According to officials, a box of "jewelry" coming from Indonesia was actually full of bats and birds, a potential health risk to humans.
Naimah Aziz, a Supervisory Wildlife Inspector, said calls are made to the Centers for Disease Control as soon as a discovery is made.
Other alarming finds include a rescue of five live finches hidden in a purse. Tropical fish, lizards and king cobras have also been rescued.
In 2017, the team inspected 28,905 shipments of wildlife and wildlife products. They have seen hundreds of different animals, including a pangolin, which is the most trafficked mammal in the world.
"There is a lawful way to import a lot of these things," said Joe Rousseau, a Fish And Wildlife Inspector. "Whether they know that's protected or not protected, that's a different story."
Officials say many people inadvertently buy illegal wildlife while on vacation or online.
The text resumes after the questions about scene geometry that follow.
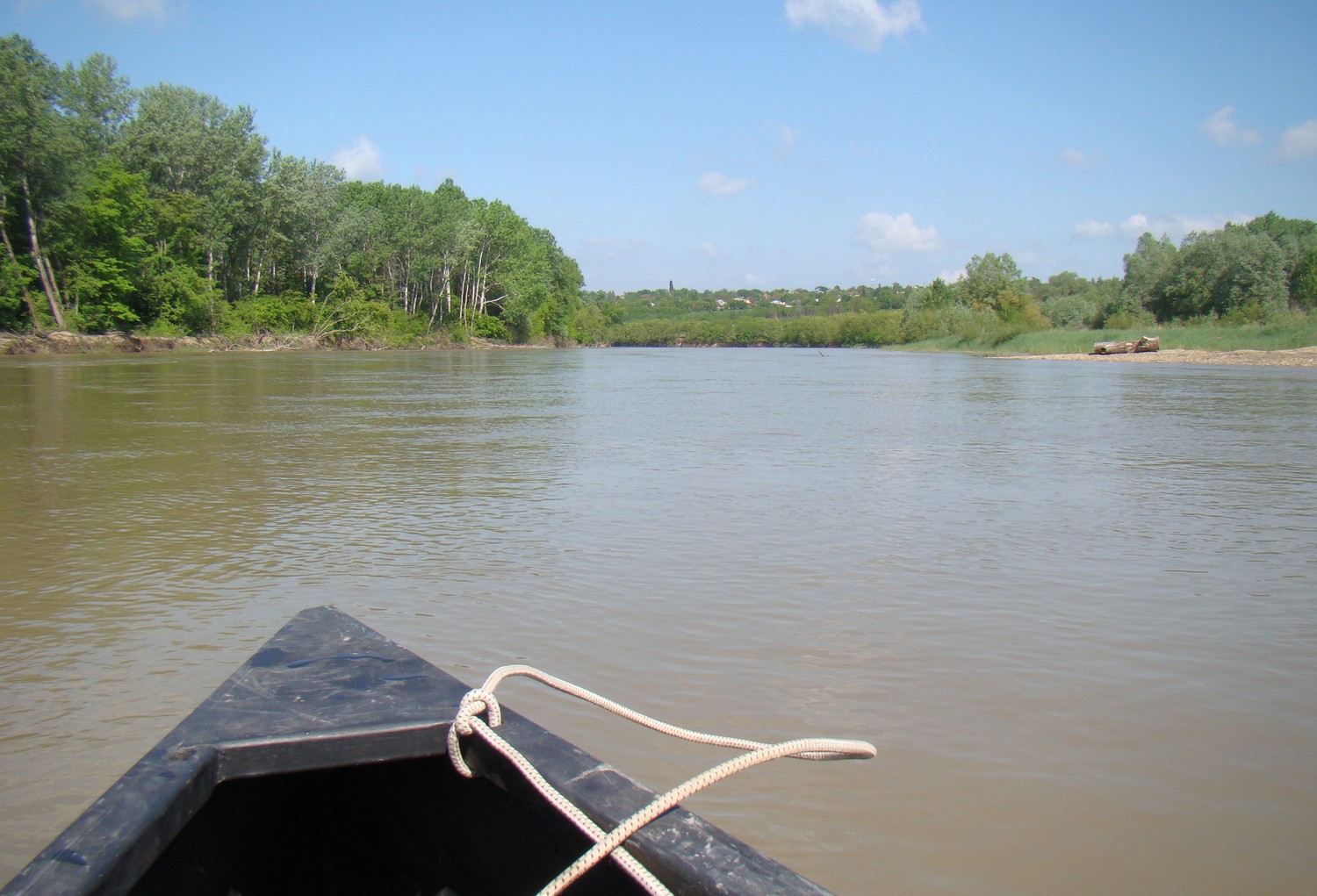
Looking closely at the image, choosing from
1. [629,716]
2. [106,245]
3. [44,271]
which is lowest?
[629,716]

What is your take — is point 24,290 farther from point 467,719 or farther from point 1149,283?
point 1149,283

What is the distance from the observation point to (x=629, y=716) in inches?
79.0

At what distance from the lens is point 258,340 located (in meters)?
50.7

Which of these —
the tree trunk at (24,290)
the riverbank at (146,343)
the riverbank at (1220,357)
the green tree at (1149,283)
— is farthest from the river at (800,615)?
the green tree at (1149,283)

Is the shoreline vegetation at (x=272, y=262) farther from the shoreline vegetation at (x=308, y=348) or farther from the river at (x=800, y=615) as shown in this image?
the river at (x=800, y=615)

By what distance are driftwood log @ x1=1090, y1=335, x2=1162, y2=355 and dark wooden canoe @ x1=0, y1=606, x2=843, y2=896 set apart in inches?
2322

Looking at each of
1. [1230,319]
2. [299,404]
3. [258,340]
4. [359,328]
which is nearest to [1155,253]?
[1230,319]

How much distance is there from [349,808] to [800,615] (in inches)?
121

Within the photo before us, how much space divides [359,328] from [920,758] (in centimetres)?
6237

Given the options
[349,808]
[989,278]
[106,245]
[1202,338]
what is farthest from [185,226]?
[989,278]

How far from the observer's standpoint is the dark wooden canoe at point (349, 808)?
142cm

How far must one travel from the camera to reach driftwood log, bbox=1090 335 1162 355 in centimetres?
5284

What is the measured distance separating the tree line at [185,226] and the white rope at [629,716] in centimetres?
4461

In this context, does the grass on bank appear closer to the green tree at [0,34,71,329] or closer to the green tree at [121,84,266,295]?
the green tree at [121,84,266,295]
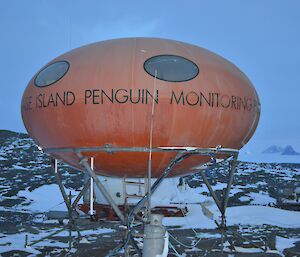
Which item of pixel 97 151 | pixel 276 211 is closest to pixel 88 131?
pixel 97 151

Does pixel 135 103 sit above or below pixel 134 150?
above

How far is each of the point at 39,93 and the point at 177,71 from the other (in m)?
3.31

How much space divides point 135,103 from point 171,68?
1.17 m

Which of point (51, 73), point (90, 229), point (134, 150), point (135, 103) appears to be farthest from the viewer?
point (90, 229)

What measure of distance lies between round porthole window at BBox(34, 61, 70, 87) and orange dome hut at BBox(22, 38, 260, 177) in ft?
0.11

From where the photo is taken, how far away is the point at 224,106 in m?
9.55

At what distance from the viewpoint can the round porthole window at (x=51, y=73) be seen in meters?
9.77

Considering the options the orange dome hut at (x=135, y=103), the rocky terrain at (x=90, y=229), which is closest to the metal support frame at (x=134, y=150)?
the orange dome hut at (x=135, y=103)

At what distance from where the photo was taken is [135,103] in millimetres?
8820

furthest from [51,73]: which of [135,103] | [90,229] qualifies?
[90,229]

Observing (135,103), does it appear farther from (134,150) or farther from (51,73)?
(51,73)

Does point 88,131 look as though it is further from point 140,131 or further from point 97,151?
point 140,131

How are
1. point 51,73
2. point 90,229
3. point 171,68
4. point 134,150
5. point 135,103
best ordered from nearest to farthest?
1. point 135,103
2. point 134,150
3. point 171,68
4. point 51,73
5. point 90,229

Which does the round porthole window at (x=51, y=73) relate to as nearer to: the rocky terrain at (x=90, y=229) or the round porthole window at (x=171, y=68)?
the round porthole window at (x=171, y=68)
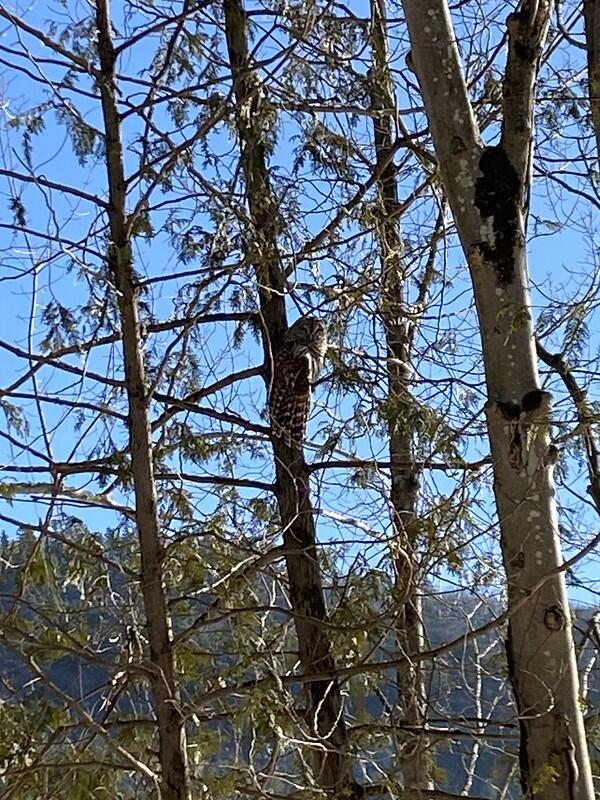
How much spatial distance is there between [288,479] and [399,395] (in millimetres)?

Agents say some of their biggest cases were because people spoke up. If you see something suspicious or have a questions about if wildlife can be transported legally, officials sau to call the Wildlife Crime Hotline at 1-844-F-W-S-TIPS.
Last year, Fish and Wildlife investigated more than 10,000 cases resulting in several arrests with criminals facing more than 25 years behind bars and $2 million in fines.
"What we're doing is making a huge difference," said Paul Chapelle, a Resident Agent in New York. "We've put smugglers out of business."